Thursday, 13 August 2020

TikTok dust up



This week's Goodfellows conversation was a bit more contentious than usual. The most interesting part, I think, is our little dust-up over TokTok, following Niall's Bloomberg commentary.

As in the rest of this series I am the skeptic of jumping in to Cold War II -- or at least against lashing out against all things China without an overall strategy. So I pushed hard on my colleagues -- Be specific. Just exactly what is the danger you fear about allowing a Chinese social media company to operate in the U.S?



Let us remember TikTok is a private company, not a direct arm of the Chinese Communist Party. It loudly says it keeps data private and locates that data outside China. Certainly, one could and should ask for long lists of assurances on data privacy to be allowed to operate in the US. Yes, under Chinese law, the Chinese government can demand data. And then we'll see what happens. But let us not confuse the facts on the ground as they are.

But admitting all that, be specific. Exactly what is the danger to US national security if the Chinese Communist Party gets TikToks data that finds Suzie Derkins really likes fluffy cat videos?

Judge for yourself, as it is unfair for me to post too many late hits at my colleagues' responses, but I remain unconvinced. Sure, 40 years from now Suzie might be a Supreme Court nominee and China might release an embarrassing video from her teenage years. But China can archive Reels or twitter or YouTube just as easily.

Many other answers seemed to me to veer off to other issues. Niall thinks TikTok is like crack cocaine, addictive to young and feeble minds, because it has AI algorithms that feed what you want to read. OK, but that has nothing to do with China and national security. Reels will be just as bad. HR is back to countering China's quest for "economic dominance." But I guess that means cutting off all Chinese companies, and we've had the argument before whether strategic mercantilism or innovation is the right answer there.

The argument broadened to one of general freedom of speech and regulation of the internet. Niall is still worried about all the fake news, and thinks that by regulating internet platforms as publishers all will be well. I notice current publishers are full of fake news too, and that the internet allows much more freedom to respond, and provide a counter-narrative. There is a bottom line, I think, whether one trusts people with freedom of speech and counter-speech, or some hope that some regulatory system, either top-down (which Niall disavows) or through the legal system, being able to sue publishers for wrong stories, will stem fake news and protect people from their feeble-mindedness.
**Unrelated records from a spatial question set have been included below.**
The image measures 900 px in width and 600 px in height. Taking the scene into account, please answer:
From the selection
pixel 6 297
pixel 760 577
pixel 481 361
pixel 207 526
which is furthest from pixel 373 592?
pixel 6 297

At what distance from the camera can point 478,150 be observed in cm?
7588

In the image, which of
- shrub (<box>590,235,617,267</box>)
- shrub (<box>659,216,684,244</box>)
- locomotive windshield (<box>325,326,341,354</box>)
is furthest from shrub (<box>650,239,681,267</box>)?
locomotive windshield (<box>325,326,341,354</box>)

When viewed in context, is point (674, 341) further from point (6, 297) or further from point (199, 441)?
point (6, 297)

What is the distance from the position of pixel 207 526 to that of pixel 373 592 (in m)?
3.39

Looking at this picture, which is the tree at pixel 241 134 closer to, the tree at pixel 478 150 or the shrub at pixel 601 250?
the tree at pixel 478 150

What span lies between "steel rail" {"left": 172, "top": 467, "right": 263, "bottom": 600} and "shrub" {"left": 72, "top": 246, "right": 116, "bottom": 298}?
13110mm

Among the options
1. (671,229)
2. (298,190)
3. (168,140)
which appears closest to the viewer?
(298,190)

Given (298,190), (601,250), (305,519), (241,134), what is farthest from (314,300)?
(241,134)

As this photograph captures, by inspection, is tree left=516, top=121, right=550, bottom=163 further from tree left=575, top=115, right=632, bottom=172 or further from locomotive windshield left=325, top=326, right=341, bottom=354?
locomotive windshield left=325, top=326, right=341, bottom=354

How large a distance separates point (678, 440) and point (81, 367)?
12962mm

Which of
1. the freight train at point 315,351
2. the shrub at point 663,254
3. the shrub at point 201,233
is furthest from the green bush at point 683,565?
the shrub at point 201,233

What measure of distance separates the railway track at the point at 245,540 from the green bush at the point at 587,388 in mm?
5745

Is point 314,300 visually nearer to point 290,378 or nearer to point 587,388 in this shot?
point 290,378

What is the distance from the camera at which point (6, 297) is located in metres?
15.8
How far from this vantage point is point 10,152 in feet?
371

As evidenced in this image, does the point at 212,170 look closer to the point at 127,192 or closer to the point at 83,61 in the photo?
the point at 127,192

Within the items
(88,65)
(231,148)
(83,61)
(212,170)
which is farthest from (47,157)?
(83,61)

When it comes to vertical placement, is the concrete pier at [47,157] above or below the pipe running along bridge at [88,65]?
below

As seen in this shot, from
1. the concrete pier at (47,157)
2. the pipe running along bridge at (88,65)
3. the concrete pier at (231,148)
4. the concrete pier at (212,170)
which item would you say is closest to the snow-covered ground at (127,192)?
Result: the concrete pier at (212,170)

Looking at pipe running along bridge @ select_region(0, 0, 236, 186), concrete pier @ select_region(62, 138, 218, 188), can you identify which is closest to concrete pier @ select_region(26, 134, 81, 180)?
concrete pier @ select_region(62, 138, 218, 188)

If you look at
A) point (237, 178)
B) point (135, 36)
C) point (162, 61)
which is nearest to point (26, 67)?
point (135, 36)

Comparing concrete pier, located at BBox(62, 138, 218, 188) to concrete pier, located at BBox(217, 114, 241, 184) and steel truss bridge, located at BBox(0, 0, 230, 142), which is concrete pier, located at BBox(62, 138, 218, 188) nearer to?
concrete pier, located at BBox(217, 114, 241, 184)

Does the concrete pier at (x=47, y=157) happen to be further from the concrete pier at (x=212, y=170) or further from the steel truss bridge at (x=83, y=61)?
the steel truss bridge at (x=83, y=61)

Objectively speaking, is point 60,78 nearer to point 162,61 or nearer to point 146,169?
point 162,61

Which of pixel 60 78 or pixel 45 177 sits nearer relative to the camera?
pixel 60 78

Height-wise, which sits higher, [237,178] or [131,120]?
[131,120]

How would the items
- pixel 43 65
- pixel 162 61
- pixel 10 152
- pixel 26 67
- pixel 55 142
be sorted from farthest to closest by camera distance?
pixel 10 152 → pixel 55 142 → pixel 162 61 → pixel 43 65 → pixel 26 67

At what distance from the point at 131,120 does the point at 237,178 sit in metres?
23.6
It's a second-best world -- I notice all the gatekeepers are just as feeble minded, and trust caveat emptor a lot more, I think, than my colleagues. Facebook's idea that all postings on covid-19 must conform to current CDC or WHO guidelines, for example, is laughable. The robust and acrimonious debate over policy in the current crisis has been enormously beneficial.

I do think traditional limitations on free speech are allowable, of course. Posting on Facebook "the cops are busy tonight, everybody meet at the Nike store on N. Michigan avenue," as apparently happened in Chicago last weekend, falls under the crying fire in a crowded theater exemption to free speech.

I won't prejudice the conversation further. We will surely return to these issues.